ENTRIES SUPPLIED:
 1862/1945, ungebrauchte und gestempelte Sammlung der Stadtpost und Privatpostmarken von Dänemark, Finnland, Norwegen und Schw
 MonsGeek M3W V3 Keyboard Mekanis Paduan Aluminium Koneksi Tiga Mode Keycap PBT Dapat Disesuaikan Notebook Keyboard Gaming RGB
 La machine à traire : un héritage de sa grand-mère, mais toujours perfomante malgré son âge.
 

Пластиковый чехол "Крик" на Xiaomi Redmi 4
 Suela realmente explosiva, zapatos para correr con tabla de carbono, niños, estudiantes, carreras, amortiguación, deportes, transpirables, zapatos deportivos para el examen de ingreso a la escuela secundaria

--

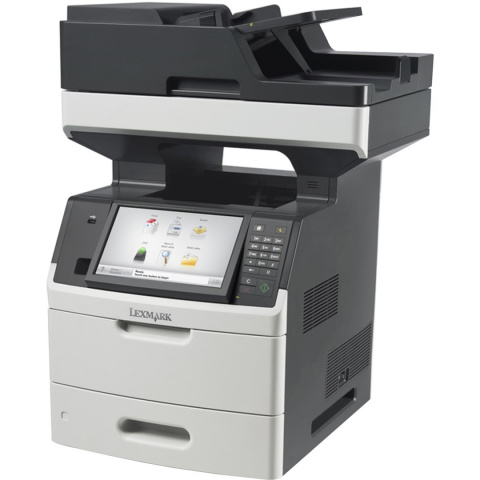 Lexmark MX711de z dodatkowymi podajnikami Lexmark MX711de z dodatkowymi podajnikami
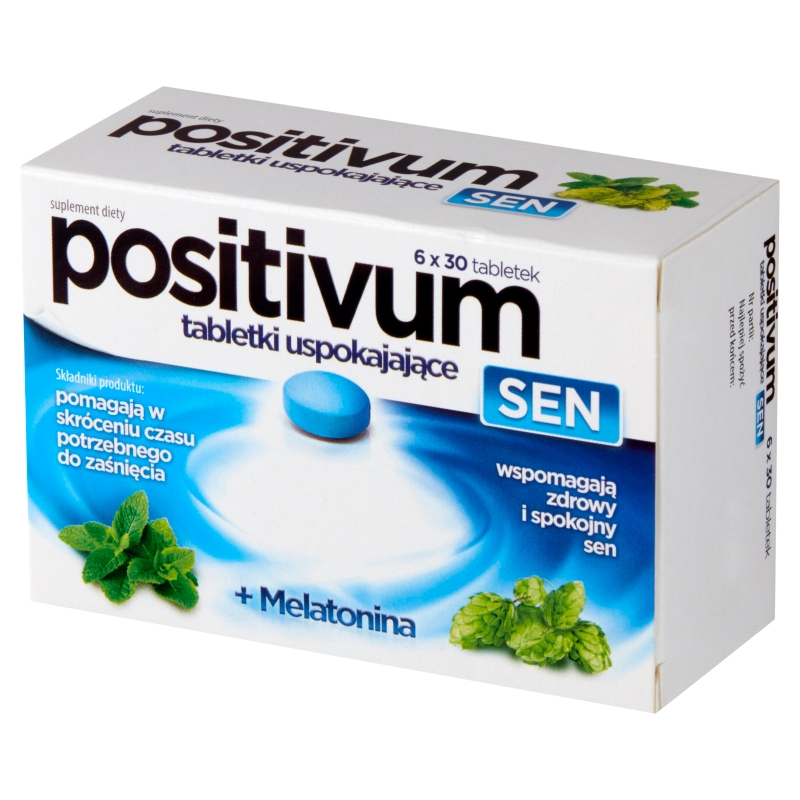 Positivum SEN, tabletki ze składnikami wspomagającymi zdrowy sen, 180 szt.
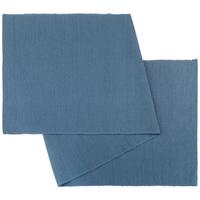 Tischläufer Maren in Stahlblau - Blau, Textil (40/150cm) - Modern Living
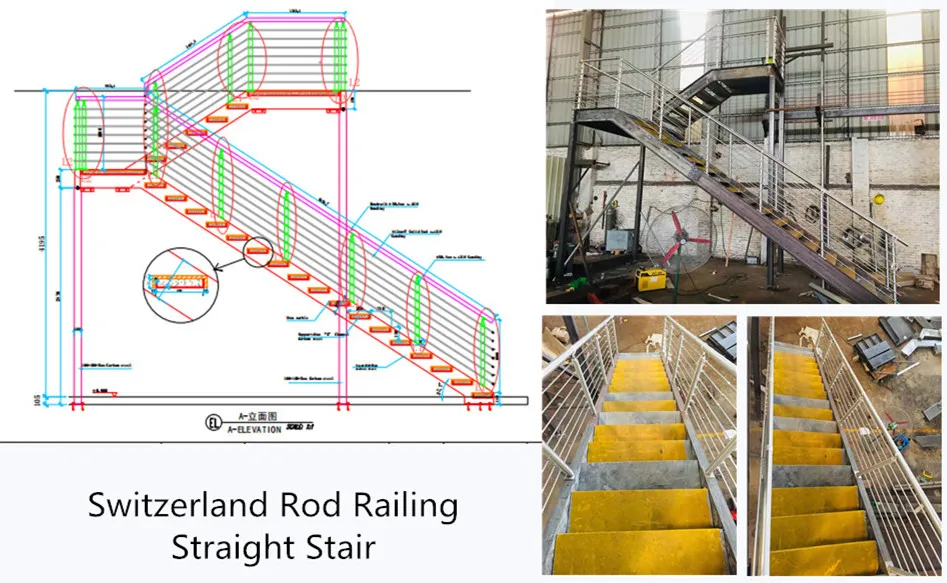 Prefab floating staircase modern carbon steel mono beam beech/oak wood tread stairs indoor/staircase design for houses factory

BRIEF: Could you write out exactly the lines of the data above that run from the one holding "Positivum SEN, tabletki" to the one holding "Prefab floating staircase", with both ends in and all pictures out?

TASK RESPONSE:
 Positivum SEN, tabletki ze składnikami wspomagającymi zdrowy sen, 180 szt.
 Tischläufer Maren in Stahlblau - Blau, Textil (40/150cm) - Modern Living
 Prefab floating staircase modern carbon steel mono beam beech/oak wood tread stairs indoor/staircase design for houses factory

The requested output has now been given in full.